Records drawn from a dataset:
+++

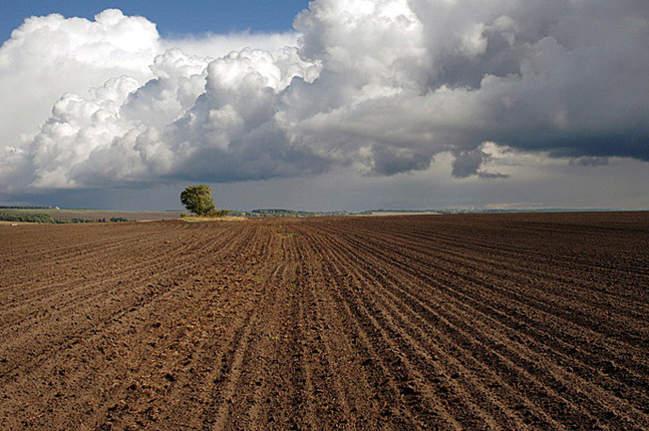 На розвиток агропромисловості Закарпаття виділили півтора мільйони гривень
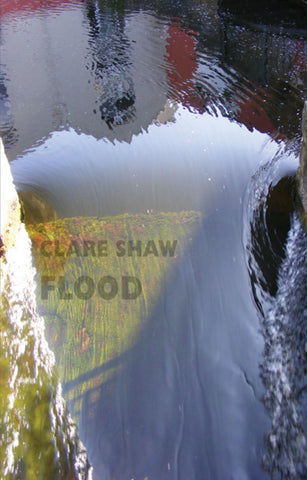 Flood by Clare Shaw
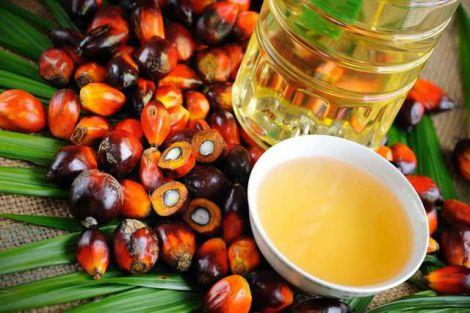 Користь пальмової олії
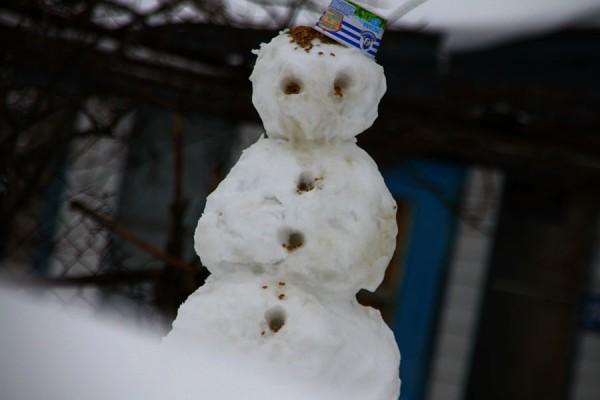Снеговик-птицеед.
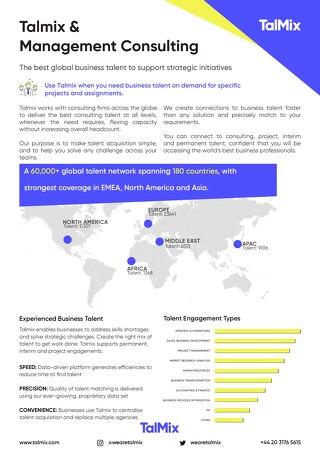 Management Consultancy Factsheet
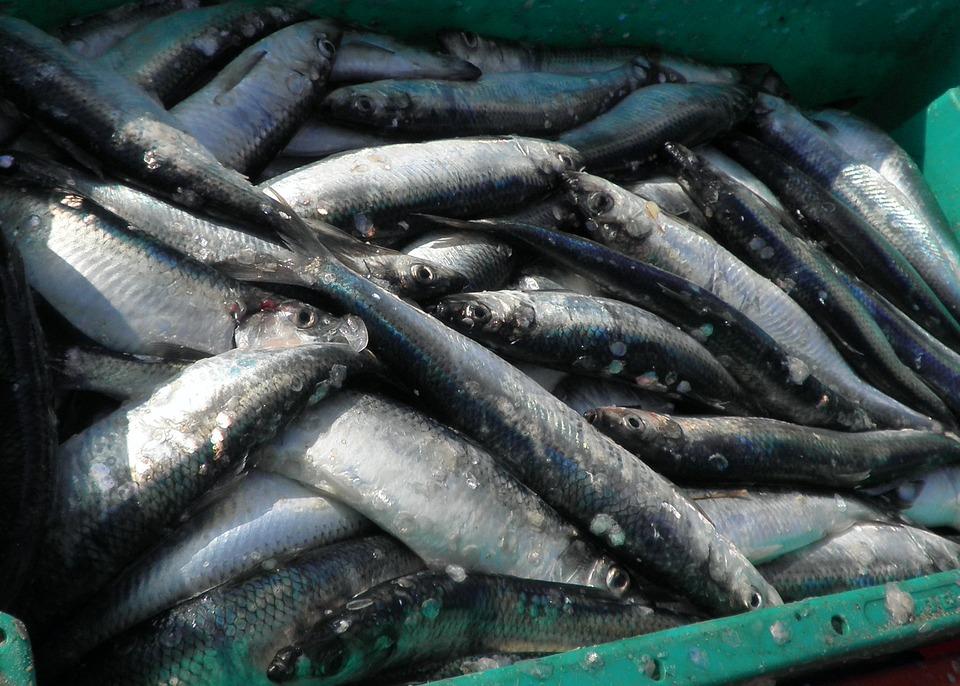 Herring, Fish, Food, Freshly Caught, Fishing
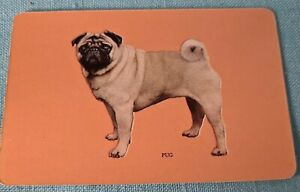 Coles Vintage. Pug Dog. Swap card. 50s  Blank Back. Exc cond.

+++

## WHAT THE EXERCISE ASKS
Reproduce nothing but the lines running from the line with "Management Consultancy Factsheet" through the end of the records, keeping both end lines and dropping the pictures.

## RESPONSE TO THIS TASK
 Management Consultancy Factsheet
 Herring, Fish, Food, Freshly Caught, Fishing
 Coles Vintage. Pug Dog. Swap card. 50s  Blank Back. Exc cond.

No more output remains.